At this point, Americans will, as usual, claim that their bundle of germs (the kid) of this age does not understand neither the teachings nor orders. True, but understanding is irrelevant at this point. A child does not have to understand it at all, it just needs to develop a good habit, or quit the bad habit automatically. With proper training, good habits will become second nature very soon, just like breathing air. Understanding respect and hygiene will come later on an adequate level of maturity. Kids are smart and learn quickly. Unfortunately, American parents greatly underestimate these abilities, and end up having rude and unsanitary kids.
In my elementary school, kids were punished by teachers for unhygienic behavior, and rejected by other kids for the same reason. It did not happen too often because, by the time we went to school, parents, relatives, and day care teachers taught us how to behave respectfully in a society. However, if an accident of forgetfulness occasionally happened, we could always count on the teachers or other children for corrections.
Some people may claim: “but there are so many adults sneezing or coughing without covering their mouths, or doing other disgusting things”. This is the sad truth, but this happens because their parents failed to teach them respectful habits when they were kids, later on their school failed to correct their parents’ failure, and the society failed to protest against their rudeness. Teach the kids respect and they will grow up to be respectful adults.
What can all of us do to eradicate unsanitary kids’ behavior?
- Require the parent or sitter to respect us and bring the kid to order, and do it strictly, do not accept the “it’s just a kid” excuse. Remember: kids are teachable from the very early ages.
- Require the business management to enforce proper sanitary standards, and remove the violator, if necessary. If the manager talks back, justifies unsanitary behavior, or does not seem to see anything wrong about it, report it to the owner. If you spend money there, imagine that your credit card is your voter’s card. You can make a difference.
- Report lack or violation of sanitary standards, especially in food handling businesses, to proper authorities. Since I learned the proper authorities in charge of food safety, I do it every time I see a violation. These authorities differ from state to state. It can be health, business, or agriculture departments. The easiest way to find them is to Google: “how to report unsanitary conditions + your state”. They often have easy to fill online report forms, or special phone numbers for reporting. Do not forget that someone’s health may depend on your report.
Do not be afraid to point out the unacceptable behavior. I know they told you throughout all your life that kids are sacred. They are not, and if they are doing something wrong, it is your right to require to end the violation.

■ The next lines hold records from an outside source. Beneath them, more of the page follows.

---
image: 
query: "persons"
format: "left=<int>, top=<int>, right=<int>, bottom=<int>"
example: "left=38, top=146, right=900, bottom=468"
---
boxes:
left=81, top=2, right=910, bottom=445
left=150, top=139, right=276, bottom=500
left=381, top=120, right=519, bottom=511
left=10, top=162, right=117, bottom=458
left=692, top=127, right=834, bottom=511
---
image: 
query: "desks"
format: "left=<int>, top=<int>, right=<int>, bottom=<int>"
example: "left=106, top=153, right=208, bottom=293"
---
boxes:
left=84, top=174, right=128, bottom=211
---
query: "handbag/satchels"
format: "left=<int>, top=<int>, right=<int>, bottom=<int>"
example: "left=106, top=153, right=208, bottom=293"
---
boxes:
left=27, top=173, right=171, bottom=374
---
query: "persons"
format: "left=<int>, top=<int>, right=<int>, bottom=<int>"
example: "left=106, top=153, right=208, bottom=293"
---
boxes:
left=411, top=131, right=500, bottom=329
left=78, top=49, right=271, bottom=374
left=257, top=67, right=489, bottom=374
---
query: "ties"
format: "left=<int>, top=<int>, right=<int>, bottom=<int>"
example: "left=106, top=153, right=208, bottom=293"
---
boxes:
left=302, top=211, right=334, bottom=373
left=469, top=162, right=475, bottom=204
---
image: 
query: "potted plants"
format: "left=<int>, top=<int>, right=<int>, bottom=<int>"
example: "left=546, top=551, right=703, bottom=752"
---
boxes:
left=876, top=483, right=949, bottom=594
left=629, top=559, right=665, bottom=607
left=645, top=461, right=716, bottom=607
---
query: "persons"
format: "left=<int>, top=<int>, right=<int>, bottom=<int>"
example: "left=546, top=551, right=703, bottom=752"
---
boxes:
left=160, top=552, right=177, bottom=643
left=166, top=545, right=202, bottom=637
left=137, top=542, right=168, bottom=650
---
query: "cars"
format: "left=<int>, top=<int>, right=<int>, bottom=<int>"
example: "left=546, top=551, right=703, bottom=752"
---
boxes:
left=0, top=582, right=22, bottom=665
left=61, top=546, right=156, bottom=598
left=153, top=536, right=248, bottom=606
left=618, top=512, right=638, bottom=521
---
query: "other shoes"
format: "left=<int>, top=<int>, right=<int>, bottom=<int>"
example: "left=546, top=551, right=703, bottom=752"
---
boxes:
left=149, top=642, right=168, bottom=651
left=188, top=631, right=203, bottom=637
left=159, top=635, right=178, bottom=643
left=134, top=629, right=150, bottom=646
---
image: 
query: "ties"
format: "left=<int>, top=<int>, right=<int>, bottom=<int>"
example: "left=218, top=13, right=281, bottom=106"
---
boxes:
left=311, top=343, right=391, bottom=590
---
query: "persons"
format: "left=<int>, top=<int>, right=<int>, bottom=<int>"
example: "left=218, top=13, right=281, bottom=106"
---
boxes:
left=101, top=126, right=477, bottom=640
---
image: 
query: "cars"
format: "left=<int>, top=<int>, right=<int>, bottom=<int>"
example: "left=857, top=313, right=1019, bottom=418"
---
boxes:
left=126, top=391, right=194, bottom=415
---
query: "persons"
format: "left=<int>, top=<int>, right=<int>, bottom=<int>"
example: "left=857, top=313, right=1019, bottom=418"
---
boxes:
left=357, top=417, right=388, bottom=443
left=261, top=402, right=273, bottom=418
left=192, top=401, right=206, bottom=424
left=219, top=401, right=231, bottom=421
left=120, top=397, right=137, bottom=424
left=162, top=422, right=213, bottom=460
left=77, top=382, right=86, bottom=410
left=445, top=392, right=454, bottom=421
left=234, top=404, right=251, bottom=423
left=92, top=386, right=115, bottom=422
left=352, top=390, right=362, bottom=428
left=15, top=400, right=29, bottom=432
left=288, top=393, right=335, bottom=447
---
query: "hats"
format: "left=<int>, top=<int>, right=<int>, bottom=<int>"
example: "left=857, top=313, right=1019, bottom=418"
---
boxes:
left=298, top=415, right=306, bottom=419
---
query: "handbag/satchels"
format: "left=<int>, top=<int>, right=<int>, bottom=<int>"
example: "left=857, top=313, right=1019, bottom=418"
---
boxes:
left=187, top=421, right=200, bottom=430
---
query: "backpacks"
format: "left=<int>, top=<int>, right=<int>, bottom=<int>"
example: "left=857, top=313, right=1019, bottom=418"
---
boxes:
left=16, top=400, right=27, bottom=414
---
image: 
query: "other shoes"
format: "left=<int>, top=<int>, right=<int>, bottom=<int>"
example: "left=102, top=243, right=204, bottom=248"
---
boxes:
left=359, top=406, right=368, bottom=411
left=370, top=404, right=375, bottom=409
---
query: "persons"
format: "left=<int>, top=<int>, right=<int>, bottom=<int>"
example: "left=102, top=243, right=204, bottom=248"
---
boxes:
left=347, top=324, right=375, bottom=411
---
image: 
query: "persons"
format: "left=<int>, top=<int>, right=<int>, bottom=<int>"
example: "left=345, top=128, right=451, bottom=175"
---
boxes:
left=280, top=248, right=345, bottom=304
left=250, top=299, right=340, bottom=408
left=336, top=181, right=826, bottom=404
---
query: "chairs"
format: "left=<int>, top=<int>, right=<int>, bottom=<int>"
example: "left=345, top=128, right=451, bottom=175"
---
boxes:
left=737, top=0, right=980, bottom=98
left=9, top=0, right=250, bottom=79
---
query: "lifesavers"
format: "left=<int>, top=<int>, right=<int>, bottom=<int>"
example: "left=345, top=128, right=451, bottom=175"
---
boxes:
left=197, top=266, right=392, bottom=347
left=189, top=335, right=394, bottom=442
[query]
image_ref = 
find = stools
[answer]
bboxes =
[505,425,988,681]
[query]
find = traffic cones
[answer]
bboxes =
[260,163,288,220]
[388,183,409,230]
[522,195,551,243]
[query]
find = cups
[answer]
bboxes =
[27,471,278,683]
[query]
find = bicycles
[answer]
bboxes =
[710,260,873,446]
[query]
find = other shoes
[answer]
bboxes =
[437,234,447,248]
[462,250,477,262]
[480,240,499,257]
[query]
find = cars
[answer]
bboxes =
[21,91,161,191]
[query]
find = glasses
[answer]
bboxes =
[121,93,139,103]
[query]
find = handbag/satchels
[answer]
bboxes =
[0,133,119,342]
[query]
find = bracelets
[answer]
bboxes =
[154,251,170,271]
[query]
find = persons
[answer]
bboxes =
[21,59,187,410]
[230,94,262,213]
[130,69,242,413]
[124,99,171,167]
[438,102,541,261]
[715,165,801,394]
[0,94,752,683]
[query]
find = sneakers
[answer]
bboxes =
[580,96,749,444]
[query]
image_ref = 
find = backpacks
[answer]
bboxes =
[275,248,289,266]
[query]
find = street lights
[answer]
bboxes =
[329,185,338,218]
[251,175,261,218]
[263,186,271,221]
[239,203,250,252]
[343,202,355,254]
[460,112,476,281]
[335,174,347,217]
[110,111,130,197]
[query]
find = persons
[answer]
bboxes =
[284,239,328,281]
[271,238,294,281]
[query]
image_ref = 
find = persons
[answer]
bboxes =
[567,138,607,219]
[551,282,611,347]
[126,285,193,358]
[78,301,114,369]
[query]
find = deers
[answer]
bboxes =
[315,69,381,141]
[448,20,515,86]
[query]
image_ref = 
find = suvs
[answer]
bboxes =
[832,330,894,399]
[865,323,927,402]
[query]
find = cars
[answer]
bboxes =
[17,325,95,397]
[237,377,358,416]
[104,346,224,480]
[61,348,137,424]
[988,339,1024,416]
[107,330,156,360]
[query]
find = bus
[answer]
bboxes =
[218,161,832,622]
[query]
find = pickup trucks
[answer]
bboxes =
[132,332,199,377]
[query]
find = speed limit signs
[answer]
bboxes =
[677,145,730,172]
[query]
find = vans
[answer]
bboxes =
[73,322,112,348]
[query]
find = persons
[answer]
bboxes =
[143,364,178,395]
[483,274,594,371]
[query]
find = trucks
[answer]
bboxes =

If the above cases of failure to comply with minimum hygienic standards happened in other countries, i.e. in many of the European countries, the businesses would make the parent pay for all the items contaminated by the kid. Also, the customers would report the unsanitary behavior to the authorities, and the businesses would pay huge fines. Whether the sanitary standards in America remain as low as they are, or get better depends on you. You should not hesitate to react.